(Saved entries)
BEGIN
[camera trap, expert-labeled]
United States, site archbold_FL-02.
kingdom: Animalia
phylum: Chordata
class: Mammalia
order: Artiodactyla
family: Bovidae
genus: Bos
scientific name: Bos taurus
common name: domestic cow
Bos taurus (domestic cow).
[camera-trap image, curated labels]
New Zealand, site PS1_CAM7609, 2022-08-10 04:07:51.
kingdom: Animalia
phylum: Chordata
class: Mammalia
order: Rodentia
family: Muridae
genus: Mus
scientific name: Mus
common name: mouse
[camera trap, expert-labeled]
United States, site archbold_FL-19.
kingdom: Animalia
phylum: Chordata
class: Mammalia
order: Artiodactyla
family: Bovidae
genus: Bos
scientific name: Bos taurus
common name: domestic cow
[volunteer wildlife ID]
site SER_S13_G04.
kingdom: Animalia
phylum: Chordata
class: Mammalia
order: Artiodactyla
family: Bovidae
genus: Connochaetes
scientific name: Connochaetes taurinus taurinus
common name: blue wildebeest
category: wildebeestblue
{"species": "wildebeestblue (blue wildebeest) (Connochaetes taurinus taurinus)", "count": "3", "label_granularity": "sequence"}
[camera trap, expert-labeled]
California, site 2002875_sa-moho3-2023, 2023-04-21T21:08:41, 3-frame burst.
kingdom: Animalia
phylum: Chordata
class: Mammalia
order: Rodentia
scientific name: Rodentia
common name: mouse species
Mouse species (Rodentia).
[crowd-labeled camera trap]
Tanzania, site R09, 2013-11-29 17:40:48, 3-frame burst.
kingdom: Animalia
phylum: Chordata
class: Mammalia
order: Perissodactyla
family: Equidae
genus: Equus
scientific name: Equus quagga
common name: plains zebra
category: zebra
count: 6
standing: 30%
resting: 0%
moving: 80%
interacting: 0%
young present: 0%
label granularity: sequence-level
END
With nothing omitted, set down all of the records again.

[camera trap, expert-labeled]
United States, site archbold_FL-02.
kingdom: Animalia
phylum: Chordata
class: Mammalia
order: Artiodactyla
family: Bovidae
genus: Bos
scientific name: Bos taurus
common name: domestic cow
Bos taurus (domestic cow).
[camera-trap image, curated labels]
New Zealand, site PS1_CAM7609, 2022-08-10 04:07:51.
kingdom: Animalia
phylum: Chordata
class: Mammalia
order: Rodentia
family: Muridae
genus: Mus
scientific name: Mus
common name: mouse
[camera trap, expert-labeled]
United States, site archbold_FL-19.
kingdom: Animalia
phylum: Chordata
class: Mammalia
order: Artiodactyla
family: Bovidae
genus: Bos
scientific name: Bos taurus
common name: domestic cow
[volunteer wildlife ID]
site SER_S13_G04.
kingdom: Animalia
phylum: Chordata
class: Mammalia
order: Artiodactyla
family: Bovidae
genus: Connochaetes
scientific name: Connochaetes taurinus taurinus
common name: blue wildebeest
category: wildebeestblue
{"species": "wildebeestblue (blue wildebeest) (Connochaetes taurinus taurinus)", "count": "3", "label_granularity": "sequence"}
[camera trap, expert-labeled]
California, site 2002875_sa-moho3-2023, 2023-04-21T21:08:41, 3-frame burst.
kingdom: Animalia
phylum: Chordata
class: Mammalia
order: Rodentia
scientific name: Rodentia
common name: mouse species
Mouse species (Rodentia).
[crowd-labeled camera trap]
Tanzania, site R09, 2013-11-29 17:40:48, 3-frame burst.
kingdom: Animalia
phylum: Chordata
class: Mammalia
order: Perissodactyla
family: Equidae
genus: Equus
scientific name: Equus quagga
common name: plains zebra
category: zebra
count: 6
standing: 30%
resting: 0%
moving: 80%
interacting: 0%
young present: 0%
label granularity: sequence-level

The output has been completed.